Outdoor dining areas
‘No smoking’ signs must be displayed so customers are reasonably likely to see one or more signs when entering, or from within, the outdoor dining area. For example, signs can be displayed at, or beside the entrance to, an outdoor dining area.
Outdoor drinking areas within 4 meters of outdoor dining areas
‘No smoking’ signs must be displayed in an outdoor drinking area if any part of that area is within 4 meters of an outdoor dining area and is not separated by a wall at least 2.1 metres high.
In this case, the occupier of the outdoor drinking area is responsible for displaying the ‘No smoking’ signage. The signs must be displayed so customers are reasonably likely to see one or more signs when entering, or from within, the outdoor drinking area.
Food fairs and organised events
‘No smoking’ signs must be displayed so that customers are reasonably likely to see one or more signs when entering, or from within, the outdoor dining area at the food fair or organised event.

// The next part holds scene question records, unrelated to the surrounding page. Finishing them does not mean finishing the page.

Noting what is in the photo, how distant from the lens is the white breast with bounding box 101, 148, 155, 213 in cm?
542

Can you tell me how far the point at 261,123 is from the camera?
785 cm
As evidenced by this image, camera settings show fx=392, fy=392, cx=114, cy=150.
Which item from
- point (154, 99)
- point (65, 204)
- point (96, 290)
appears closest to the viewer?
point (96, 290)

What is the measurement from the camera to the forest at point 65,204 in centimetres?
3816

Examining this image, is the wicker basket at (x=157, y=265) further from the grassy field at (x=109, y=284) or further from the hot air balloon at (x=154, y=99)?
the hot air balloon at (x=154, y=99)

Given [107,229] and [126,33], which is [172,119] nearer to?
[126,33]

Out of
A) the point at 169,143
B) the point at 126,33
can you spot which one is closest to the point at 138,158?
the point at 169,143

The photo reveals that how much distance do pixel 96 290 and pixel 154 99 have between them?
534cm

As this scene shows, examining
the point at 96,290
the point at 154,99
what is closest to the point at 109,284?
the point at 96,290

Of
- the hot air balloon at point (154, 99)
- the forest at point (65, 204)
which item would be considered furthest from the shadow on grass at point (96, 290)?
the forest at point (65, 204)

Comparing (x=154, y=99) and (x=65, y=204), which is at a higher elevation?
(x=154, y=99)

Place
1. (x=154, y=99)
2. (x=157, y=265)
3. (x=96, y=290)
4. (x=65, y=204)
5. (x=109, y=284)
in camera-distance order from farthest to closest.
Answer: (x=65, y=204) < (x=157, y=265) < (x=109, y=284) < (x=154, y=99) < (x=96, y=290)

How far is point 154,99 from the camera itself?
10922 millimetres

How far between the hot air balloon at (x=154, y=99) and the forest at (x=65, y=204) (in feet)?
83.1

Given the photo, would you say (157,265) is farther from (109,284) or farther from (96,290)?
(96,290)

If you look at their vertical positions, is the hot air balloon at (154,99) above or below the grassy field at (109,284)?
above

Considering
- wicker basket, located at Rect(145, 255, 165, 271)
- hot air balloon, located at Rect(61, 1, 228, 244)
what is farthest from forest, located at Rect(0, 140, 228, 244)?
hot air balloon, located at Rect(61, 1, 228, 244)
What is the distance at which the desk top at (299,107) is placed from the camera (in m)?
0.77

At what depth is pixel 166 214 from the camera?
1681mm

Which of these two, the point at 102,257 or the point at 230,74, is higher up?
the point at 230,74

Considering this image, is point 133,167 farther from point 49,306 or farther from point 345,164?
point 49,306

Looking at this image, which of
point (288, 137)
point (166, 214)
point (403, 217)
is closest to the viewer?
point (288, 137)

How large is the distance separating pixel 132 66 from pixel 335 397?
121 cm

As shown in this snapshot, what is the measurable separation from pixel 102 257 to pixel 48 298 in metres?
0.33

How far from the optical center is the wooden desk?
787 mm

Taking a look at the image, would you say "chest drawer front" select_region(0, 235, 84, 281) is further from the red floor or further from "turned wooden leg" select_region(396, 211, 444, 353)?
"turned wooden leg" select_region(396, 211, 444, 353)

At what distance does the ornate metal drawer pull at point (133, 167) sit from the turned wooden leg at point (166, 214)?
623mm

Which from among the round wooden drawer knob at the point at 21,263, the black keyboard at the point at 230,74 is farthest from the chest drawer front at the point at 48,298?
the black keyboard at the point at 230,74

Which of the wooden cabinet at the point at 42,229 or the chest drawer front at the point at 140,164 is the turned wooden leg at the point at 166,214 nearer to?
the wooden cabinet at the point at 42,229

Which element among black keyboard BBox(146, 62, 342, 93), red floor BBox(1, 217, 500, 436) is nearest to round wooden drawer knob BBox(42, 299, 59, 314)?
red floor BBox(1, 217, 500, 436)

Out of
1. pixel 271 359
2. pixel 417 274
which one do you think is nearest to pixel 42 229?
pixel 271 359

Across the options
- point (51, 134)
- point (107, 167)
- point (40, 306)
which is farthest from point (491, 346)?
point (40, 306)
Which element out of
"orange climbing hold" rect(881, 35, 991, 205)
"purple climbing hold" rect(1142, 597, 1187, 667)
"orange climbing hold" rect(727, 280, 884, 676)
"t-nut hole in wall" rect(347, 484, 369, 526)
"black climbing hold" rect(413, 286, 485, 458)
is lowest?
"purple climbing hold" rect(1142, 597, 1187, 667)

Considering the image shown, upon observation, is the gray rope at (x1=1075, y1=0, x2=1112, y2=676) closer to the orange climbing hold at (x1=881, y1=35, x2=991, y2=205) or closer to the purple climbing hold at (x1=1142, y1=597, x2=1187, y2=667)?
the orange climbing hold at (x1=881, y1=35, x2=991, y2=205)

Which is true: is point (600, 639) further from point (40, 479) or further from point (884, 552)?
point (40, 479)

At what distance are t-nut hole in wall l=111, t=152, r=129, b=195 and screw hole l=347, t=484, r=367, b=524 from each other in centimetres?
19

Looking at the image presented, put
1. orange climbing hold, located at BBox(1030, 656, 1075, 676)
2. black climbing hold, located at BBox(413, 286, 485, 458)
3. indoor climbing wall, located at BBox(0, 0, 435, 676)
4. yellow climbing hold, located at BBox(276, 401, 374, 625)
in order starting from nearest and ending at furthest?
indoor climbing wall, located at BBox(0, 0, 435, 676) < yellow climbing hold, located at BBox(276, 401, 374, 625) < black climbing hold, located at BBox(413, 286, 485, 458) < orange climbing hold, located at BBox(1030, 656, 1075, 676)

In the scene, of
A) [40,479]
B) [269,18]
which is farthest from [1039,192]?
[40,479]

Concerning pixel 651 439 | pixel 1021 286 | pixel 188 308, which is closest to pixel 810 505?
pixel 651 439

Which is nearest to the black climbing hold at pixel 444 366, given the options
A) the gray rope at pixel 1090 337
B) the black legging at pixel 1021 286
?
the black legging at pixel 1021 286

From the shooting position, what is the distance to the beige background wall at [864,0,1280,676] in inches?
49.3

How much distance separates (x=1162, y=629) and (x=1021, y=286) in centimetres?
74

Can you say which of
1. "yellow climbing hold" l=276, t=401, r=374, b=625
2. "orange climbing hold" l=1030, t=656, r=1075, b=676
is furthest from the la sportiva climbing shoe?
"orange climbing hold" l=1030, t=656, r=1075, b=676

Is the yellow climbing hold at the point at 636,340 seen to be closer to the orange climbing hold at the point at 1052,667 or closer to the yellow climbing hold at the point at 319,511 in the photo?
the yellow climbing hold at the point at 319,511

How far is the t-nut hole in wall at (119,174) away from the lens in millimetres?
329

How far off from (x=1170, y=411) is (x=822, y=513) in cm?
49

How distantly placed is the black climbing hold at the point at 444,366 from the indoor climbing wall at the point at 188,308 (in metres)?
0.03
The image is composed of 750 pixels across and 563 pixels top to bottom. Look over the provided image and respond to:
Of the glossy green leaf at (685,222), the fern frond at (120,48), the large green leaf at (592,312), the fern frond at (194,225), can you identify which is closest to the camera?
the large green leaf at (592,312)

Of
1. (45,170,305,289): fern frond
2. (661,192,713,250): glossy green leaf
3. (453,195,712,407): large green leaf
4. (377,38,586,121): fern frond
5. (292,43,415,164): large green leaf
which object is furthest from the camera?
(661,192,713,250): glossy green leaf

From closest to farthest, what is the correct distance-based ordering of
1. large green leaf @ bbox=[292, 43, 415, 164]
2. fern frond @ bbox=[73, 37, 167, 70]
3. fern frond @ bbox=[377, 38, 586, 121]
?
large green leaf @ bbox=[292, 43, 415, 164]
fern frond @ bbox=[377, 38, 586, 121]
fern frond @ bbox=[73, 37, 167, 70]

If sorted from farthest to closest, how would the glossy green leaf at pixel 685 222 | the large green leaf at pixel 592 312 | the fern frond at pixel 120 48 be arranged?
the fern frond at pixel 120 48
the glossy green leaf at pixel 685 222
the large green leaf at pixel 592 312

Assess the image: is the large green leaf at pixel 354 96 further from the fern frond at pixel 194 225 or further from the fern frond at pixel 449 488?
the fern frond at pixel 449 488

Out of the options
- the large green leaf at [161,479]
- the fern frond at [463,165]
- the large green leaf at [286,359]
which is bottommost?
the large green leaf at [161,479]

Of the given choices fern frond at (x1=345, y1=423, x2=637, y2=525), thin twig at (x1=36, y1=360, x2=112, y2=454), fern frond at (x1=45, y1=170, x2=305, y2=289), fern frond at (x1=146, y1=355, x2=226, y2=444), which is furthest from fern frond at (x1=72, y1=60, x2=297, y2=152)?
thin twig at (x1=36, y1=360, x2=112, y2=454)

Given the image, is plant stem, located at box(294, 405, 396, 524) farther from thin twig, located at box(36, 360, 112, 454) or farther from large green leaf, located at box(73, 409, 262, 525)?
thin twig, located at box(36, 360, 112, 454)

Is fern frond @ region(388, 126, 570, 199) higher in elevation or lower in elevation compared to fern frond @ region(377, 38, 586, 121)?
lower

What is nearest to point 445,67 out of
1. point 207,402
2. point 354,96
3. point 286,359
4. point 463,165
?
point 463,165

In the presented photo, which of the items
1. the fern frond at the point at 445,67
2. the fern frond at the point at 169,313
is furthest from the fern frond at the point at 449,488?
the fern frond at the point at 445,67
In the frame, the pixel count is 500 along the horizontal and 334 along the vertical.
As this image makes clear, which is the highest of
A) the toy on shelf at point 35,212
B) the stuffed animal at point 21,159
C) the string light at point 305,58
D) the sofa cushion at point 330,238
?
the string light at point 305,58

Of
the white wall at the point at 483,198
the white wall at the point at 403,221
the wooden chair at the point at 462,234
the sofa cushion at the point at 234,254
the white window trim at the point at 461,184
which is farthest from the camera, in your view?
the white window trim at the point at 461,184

Event organisers and managers should evaluate the layout of the food fair or organised event and decide where signs are to be displayed to ensure they are likely to be seen by customers.
Multiple signs in different locations may be necessary depending on the size and layout of the food fair or organised event.
For example, signs can be placed at the main entrance and at any designated eating areas such as tables and chairs.
At organised events (other than food fairs), organisers and managers could distribute signs to food stalls and food vendors and request that they be displayed.